Although I've been lurking here for a while, I haven't posted yet because most of my questions have been addressed so well by others on the forum. Thanks for all of the great info! I am from Charlotte, NC and have a fabulous 7 month old black working line GSD, Luke, purchased from a reputable breeder who is in active in Schutzhund. (all pedigree is titled, mom Sch I, dad Sch III). Even though we requested a "home companion" pup, it seems, based on my limited knowledge, that Luke might make a great Schutzhund dog and that we might enjoy doing this together. So here is my list of newbie questions. Any and all responses will be appreciated - please forgive the newbie ignorance! 

1. How do I know if my pup is suited for the sport? He is the most intense dog I have ever seen (but my first GSD - maybe just typical). He lives to chase a ball (or preferably a cat) and play tug (we've been able to lift him off the ground with a tug toy since he came home at 9 weeks). Like all GSDs, he is very smart, and he knows all basic commands (puppy class and pre-agility class). his other favorite game is hide and seek - one of my sons or friends will hide outside while Luke is inside. We let him smell an article of clothing and say "go find X" and he takes off - gets it every time, even with friends/strangers to him. 

2. How do I get involved in the sport and how much will it cost? One of my trainer friends tried to steer me away from Schutzhund by saying that we would have to have trainer who would compete with Luke. While I understand I will have to pay for some training, I hope that I can compete with Luke myself. I am willing to put in the time, but have limited funds right now. 

3. Will the protection portion make him more inclined to bite? Frankly this scares me to death. Luke is my 7 year old's best friend. Will Schutzhund bite training make it more dangerous for them to play together? Luke is first and foremost our pet and best buddy!

Thanks again! Will post pics when I figure out how to get the resolution right!


----------



## mthurston0001 (Jul 12, 2009)

1. Take him to a club and have him evaluated. As it would seem you have little to no experience, a skilled helper will be able to evaluate him for you.

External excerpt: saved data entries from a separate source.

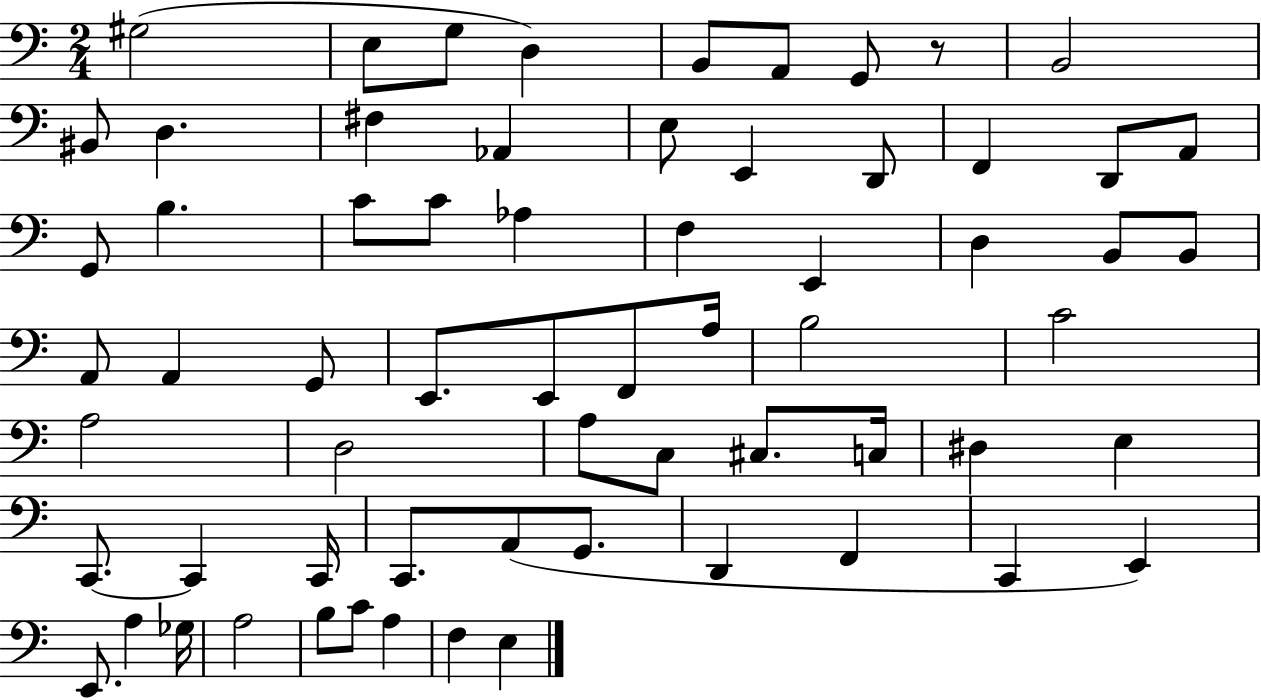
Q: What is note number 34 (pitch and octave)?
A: F2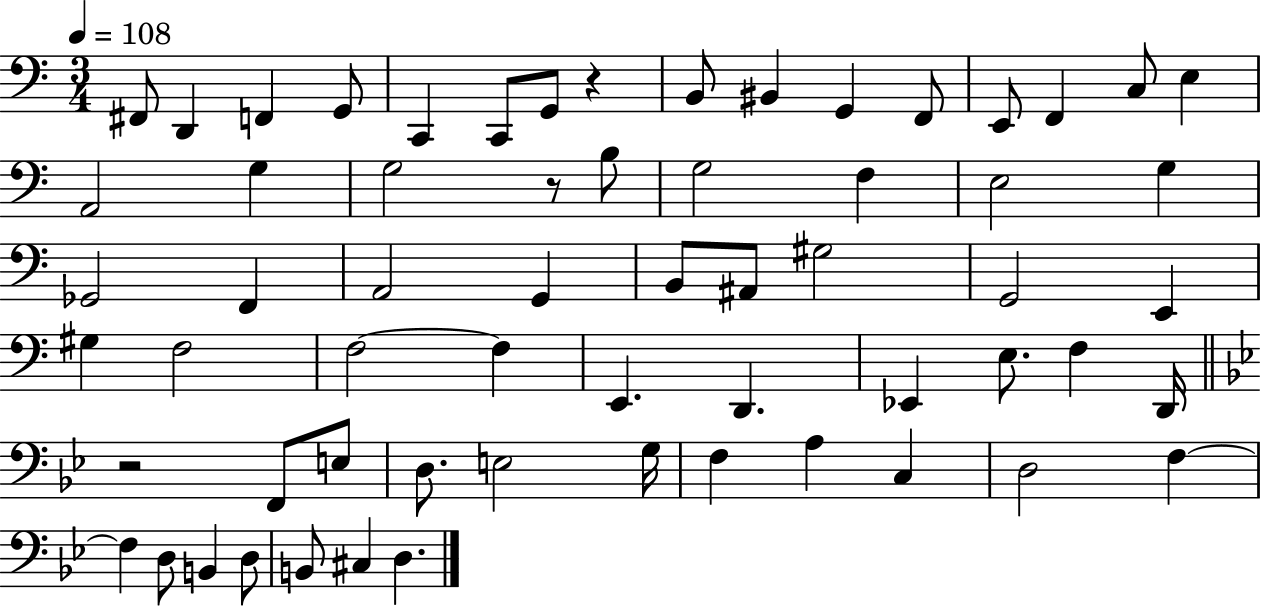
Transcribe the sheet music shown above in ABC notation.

X:1
T:Untitled
M:3/4
L:1/4
K:C
^F,,/2 D,, F,, G,,/2 C,, C,,/2 G,,/2 z B,,/2 ^B,, G,, F,,/2 E,,/2 F,, C,/2 E, A,,2 G, G,2 z/2 B,/2 G,2 F, E,2 G, _G,,2 F,, A,,2 G,, B,,/2 ^A,,/2 ^G,2 G,,2 E,, ^G, F,2 F,2 F, E,, D,, _E,, E,/2 F, D,,/4 z2 F,,/2 E,/2 D,/2 E,2 G,/4 F, A, C, D,2 F, F, D,/2 B,, D,/2 B,,/2 ^C, D,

2. Find a club and ask lots of questions. You can look for one at www.germanshepherddog.com. What it will cost you is different than what it would cost someone else. It will vary from club to club, what equipment you buy, travel, etc. Unless there is some sort of special circumstance, there is absolutly no reason you cant handle your own dog.

3. A schutzhund dog is far, far, far, far, less likely to bite a person than a dog with out bite training.


----------



## onyx'girl (May 18, 2007)

1~go to a club or few and get an evaluation. I would look at a few clubs if possible so you can get a feel on how they all operate. 

2~cost varies from group to group, and you should be your dogs own handler/ trainer, but get support from others(TD/helper) while training. 
I pay to train, though other group/clubs within a couple hours of me are not the case. You just need to decide where you best fit in and what is BEST for your dog.

3~Actually, training in the sport will make your dog more obedient and the danger of biting willy nilly should be a non-issue as long as the training is correct and your dog is of good nerve. I'd rather have a well trained dog than one that is not~obedience is required in all three phases of ScH and very important while training.
Wish you luck and do what you enjoy, if not SchH maybe agility?


----------



## codmaster (Aug 5, 2009)

Have you talked with your breeder about ScH? Seems to be logical step, perhaps.


----------